• Task objective
Reproduce each of the lines word for word.

• Records supplied
>> begin

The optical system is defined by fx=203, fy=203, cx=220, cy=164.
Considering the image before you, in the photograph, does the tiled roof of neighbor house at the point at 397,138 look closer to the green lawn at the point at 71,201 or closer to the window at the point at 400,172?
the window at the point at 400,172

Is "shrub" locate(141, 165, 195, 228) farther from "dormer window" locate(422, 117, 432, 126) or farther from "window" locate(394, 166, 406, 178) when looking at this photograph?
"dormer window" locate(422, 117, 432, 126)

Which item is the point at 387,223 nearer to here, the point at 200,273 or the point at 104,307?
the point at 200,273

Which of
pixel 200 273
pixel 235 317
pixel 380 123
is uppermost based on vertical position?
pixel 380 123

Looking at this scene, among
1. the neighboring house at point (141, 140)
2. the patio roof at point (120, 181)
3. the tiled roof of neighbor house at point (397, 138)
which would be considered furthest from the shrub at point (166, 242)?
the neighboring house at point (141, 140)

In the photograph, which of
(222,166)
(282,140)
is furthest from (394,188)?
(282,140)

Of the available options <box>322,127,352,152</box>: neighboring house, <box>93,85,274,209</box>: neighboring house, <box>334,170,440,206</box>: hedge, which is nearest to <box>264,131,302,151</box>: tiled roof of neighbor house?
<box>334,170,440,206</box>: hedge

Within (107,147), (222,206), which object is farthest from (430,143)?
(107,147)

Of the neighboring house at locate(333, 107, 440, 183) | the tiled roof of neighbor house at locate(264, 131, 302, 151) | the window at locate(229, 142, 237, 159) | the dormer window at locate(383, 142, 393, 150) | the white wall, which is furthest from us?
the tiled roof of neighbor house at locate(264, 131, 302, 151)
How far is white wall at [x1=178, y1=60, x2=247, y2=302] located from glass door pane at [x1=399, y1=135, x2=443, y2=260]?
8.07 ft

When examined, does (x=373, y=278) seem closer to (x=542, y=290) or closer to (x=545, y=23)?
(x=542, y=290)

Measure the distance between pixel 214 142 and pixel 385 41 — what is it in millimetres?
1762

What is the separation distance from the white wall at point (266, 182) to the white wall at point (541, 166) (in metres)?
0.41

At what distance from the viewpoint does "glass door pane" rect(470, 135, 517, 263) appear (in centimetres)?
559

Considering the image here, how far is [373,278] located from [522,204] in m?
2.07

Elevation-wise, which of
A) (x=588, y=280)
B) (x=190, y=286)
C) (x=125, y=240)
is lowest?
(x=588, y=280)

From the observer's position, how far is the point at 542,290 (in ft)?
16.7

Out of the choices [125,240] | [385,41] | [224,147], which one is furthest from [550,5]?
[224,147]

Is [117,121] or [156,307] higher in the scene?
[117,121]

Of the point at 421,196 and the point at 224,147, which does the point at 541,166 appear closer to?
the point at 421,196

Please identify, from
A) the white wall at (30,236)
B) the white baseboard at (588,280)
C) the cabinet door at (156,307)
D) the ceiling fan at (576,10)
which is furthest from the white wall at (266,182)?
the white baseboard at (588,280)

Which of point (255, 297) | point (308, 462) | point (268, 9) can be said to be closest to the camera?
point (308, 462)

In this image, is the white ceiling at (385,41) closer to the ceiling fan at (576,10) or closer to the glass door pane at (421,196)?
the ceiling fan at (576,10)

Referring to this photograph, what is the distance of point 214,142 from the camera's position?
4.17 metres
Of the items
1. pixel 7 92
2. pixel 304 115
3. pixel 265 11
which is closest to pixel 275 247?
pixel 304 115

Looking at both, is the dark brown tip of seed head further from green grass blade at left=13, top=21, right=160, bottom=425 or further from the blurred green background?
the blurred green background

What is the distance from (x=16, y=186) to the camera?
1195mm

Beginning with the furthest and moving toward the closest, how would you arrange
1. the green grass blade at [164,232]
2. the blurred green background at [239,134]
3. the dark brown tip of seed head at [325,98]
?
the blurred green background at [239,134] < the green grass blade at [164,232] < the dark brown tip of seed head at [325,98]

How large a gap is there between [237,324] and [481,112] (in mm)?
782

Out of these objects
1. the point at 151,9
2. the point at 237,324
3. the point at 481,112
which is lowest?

>> end

• Output below
The optical system is defined by fx=203, fy=203, cx=220, cy=164.
Considering the image before you, in the photograph, does the tiled roof of neighbor house at the point at 397,138 look closer to the green lawn at the point at 71,201 or closer to the window at the point at 400,172?
the window at the point at 400,172

Is "shrub" locate(141, 165, 195, 228) farther from "dormer window" locate(422, 117, 432, 126) or farther from "window" locate(394, 166, 406, 178) when looking at this photograph?
"dormer window" locate(422, 117, 432, 126)

Which item is the point at 387,223 nearer to here, the point at 200,273 or the point at 104,307?
the point at 200,273

Which of
pixel 200 273
pixel 235 317
pixel 380 123
is uppermost based on vertical position?
pixel 380 123

Looking at this scene, among
1. the neighboring house at point (141, 140)
2. the patio roof at point (120, 181)
3. the tiled roof of neighbor house at point (397, 138)
which would be considered furthest from the shrub at point (166, 242)?
the neighboring house at point (141, 140)

In the photograph, which of
(222,166)
(282,140)
is furthest from (394,188)?
(282,140)

Of the available options <box>322,127,352,152</box>: neighboring house, <box>93,85,274,209</box>: neighboring house, <box>334,170,440,206</box>: hedge, which is nearest to <box>264,131,302,151</box>: tiled roof of neighbor house?
<box>334,170,440,206</box>: hedge

Within (107,147), (222,206), which object is farthest from (430,143)?
(107,147)

Of the neighboring house at locate(333, 107, 440, 183) | the tiled roof of neighbor house at locate(264, 131, 302, 151) | the window at locate(229, 142, 237, 159) | the dormer window at locate(383, 142, 393, 150) | the white wall, which is furthest from us?
the tiled roof of neighbor house at locate(264, 131, 302, 151)
How far is white wall at [x1=178, y1=60, x2=247, y2=302] located from glass door pane at [x1=399, y1=135, x2=443, y2=260]?
8.07 ft

When examined, does (x=373, y=278) seem closer to (x=542, y=290) or closer to (x=545, y=23)?
(x=542, y=290)

Measure the distance between pixel 214 142 and pixel 385 41 — what is it in millimetres?
1762

What is the separation distance from the white wall at point (266, 182) to the white wall at point (541, 166) (in metres)?
0.41

At what distance from the viewpoint does "glass door pane" rect(470, 135, 517, 263) appear (in centimetres)?
559

Considering the image here, how far is [373,278] located from [522,204] in m?
2.07

Elevation-wise, which of
A) (x=588, y=280)
B) (x=190, y=286)
C) (x=125, y=240)
is lowest?
(x=588, y=280)

From the observer's position, how far is the point at 542,290 (in ft)?
16.7

Out of the choices [125,240] | [385,41] | [224,147], which one is furthest from [550,5]?
[224,147]

Is [117,121] or [156,307] higher in the scene?
[117,121]

Of the point at 421,196 and the point at 224,147, which does the point at 541,166 appear closer to?
the point at 421,196

Please identify, from
A) the white wall at (30,236)
B) the white baseboard at (588,280)
C) the cabinet door at (156,307)
D) the ceiling fan at (576,10)
which is furthest from the white wall at (266,182)?
the white baseboard at (588,280)

Which of point (255, 297) | point (308, 462) | point (268, 9) can be said to be closest to the camera?
point (308, 462)

In this image, is the white ceiling at (385,41) closer to the ceiling fan at (576,10) or closer to the glass door pane at (421,196)?
the ceiling fan at (576,10)

Referring to this photograph, what is the distance of point 214,142 from the camera's position?
4.17 metres
Of the items
1. pixel 7 92
2. pixel 304 115
3. pixel 265 11
which is closest to pixel 275 247?
pixel 304 115

Looking at both, is the dark brown tip of seed head further from green grass blade at left=13, top=21, right=160, bottom=425 or further from the blurred green background?
the blurred green background

What is the distance from (x=16, y=186) to the camera?
1195mm

Beginning with the furthest and moving toward the closest, how would you arrange
1. the green grass blade at [164,232]
2. the blurred green background at [239,134]
3. the dark brown tip of seed head at [325,98]
?
the blurred green background at [239,134] < the green grass blade at [164,232] < the dark brown tip of seed head at [325,98]

How large a gap is there between [237,324] and [481,112] (in mm)?
782

Out of these objects
1. the point at 151,9
2. the point at 237,324
3. the point at 481,112
which is lowest?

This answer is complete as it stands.